7.1 Access and Correction

• View and download your personal information
• Correct inaccurate or incomplete information
• Update your profile and preferences

7.2 Data Portability

• Request a copy of your data in machine-readable format
• Transfer your information to another service provider

7.3 Deletion and Erasure

• Delete your account and associated data
• Request removal of specific information
• Right to be forgotten (subject to legal obligations)

7.4 Communication Preferences

• Opt-out of marketing communications
• Choose communication channels (email, SMS, WhatsApp)
• Control notification settings

8. Cookies and Tracking Technologies

We use cookies and similar technologies to enhance your experience:

8.1 Types of Cookies

• Essential Cookies: Required for platform functionality
• Performance Cookies: Help improve platform performance
• Functional Cookies: Remember your preferences
• Analytics Cookies: Understand usage patterns

8.2 Cookie Management

You can control cookies through your browser settings. Note that disabling essential cookies may affect platform functionality.

9. International Data Transfers

Your information may be transferred to and processed in countries outside India. We ensure adequate protection through:

• Adequacy decisions by Indian authorities
• Standard contractual clauses
• Certification schemes and codes of conduct
• Specific safeguards and security measures

10. Children's Privacy

Our Platform is not intended for individuals under 18 years of age. We do not knowingly collect personal information from children. If we become aware of such collection, we will take steps to delete the information promptly.

11. Third-Party Links and Services

Our Platform may contain links to third-party websites or integrate with external services. We are not responsible for the privacy practices of these third parties. We recommend reviewing their privacy policies before providing information.
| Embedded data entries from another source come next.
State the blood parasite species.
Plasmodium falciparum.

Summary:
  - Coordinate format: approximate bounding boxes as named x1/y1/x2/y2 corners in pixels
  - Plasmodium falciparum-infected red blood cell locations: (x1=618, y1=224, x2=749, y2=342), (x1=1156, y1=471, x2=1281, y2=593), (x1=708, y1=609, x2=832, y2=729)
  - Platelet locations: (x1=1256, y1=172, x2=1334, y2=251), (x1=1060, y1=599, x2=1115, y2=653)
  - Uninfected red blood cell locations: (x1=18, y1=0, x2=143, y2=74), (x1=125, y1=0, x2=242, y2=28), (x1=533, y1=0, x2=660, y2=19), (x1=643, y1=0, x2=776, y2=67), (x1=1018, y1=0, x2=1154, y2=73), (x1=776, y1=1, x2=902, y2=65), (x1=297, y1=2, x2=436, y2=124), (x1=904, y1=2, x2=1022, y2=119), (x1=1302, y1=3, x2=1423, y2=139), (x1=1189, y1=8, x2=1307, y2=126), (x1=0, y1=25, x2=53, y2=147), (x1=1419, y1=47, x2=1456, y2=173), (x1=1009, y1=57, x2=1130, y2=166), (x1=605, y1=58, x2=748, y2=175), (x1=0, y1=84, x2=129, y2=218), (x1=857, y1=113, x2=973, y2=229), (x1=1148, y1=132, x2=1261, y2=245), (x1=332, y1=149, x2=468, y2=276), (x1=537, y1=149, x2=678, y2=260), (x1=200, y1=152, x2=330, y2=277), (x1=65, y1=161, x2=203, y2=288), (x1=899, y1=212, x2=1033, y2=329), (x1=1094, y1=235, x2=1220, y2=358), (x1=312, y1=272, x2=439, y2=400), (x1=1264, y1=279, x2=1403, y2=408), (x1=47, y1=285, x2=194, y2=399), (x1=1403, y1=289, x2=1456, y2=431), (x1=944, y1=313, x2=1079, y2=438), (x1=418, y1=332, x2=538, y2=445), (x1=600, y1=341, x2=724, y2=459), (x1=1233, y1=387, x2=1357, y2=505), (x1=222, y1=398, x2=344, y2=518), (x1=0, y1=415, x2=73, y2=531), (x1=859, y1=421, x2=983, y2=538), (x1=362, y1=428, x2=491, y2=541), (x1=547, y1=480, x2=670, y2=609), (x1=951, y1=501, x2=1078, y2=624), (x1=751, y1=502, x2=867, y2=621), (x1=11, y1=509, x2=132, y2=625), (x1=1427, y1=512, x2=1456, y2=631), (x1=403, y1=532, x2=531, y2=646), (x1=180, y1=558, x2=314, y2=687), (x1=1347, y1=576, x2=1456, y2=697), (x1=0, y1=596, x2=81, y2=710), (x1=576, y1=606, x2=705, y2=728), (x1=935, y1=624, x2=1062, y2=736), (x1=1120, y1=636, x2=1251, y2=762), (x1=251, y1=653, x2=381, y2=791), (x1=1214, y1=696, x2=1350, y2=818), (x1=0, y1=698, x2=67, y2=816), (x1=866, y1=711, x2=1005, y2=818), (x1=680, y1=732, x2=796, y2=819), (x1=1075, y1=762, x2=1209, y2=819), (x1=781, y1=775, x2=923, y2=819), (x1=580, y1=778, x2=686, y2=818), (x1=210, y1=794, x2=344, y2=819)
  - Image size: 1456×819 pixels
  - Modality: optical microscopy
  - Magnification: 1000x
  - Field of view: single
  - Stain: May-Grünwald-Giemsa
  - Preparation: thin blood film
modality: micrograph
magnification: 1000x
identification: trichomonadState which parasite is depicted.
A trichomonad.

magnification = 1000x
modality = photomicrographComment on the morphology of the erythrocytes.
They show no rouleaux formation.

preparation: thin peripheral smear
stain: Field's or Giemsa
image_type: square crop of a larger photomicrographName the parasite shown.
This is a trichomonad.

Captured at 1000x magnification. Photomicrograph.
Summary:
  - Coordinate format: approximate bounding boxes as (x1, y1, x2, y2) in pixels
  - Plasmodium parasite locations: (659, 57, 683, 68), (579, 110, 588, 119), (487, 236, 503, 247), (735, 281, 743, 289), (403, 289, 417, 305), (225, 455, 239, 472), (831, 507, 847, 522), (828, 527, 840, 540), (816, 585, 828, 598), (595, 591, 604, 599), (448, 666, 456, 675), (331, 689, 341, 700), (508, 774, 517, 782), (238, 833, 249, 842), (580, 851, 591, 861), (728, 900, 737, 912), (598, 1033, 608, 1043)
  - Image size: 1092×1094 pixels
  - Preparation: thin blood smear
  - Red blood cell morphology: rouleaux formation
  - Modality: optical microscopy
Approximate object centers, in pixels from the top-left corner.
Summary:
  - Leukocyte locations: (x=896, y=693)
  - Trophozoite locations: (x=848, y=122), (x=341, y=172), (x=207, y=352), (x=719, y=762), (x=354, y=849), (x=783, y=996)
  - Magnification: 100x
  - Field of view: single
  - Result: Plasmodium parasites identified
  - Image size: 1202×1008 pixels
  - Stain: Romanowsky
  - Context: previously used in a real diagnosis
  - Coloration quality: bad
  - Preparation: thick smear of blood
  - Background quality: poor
12. Data Breach Notification

In case of a data breach affecting your personal information, we will:

• Notify relevant authorities within 72 hours
• Inform affected users without undue delay
• Provide details about the breach and mitigation steps
• Offer assistance and support as needed

13. Grievance Redressal

If you have concerns about our privacy practices:

13.1 Grievance Officer

Contact our Grievance Officer:

• Name: Data Protection Officer
• Email: privacy@shift-healthcare.com
• Phone: +91-11-4567-8901
• Response Time: 30 days maximum

13.2 Escalation

If unsatisfied with our response, you may approach:

• Cyber Crime Cell of your local police
• Data Protection Board of India (when established)
• Consumer courts under Consumer Protection Act, 2019

14. Compliance with Indian Laws

This Privacy Policy complies with:

• Information Technology Act, 2000
• Information Technology (Reasonable Security Practices) Rules, 2011
• Digital Personal Data Protection Act, 2023
• Indian Medical Council (Professional Conduct, Etiquette and Ethics) Regulations, 2002
• Clinical Establishments Act, 2010

15. Updates to Privacy Policy

We may update this Privacy Policy to reflect changes in our practices or applicable laws. We will:

• Post the updated policy on our Platform
• Notify users of material changes via email or platform notifications
• Provide a reasonable notice period before changes take effect
• Maintain an archive of previous policy versions

16. Consent Withdrawal

You may withdraw your consent for data processing at any time by:

• Updating your account settings
• Contacting our support team
• Submitting a written request to our Grievance Officer

Note that withdrawing consent may limit your ability to use certain platform features.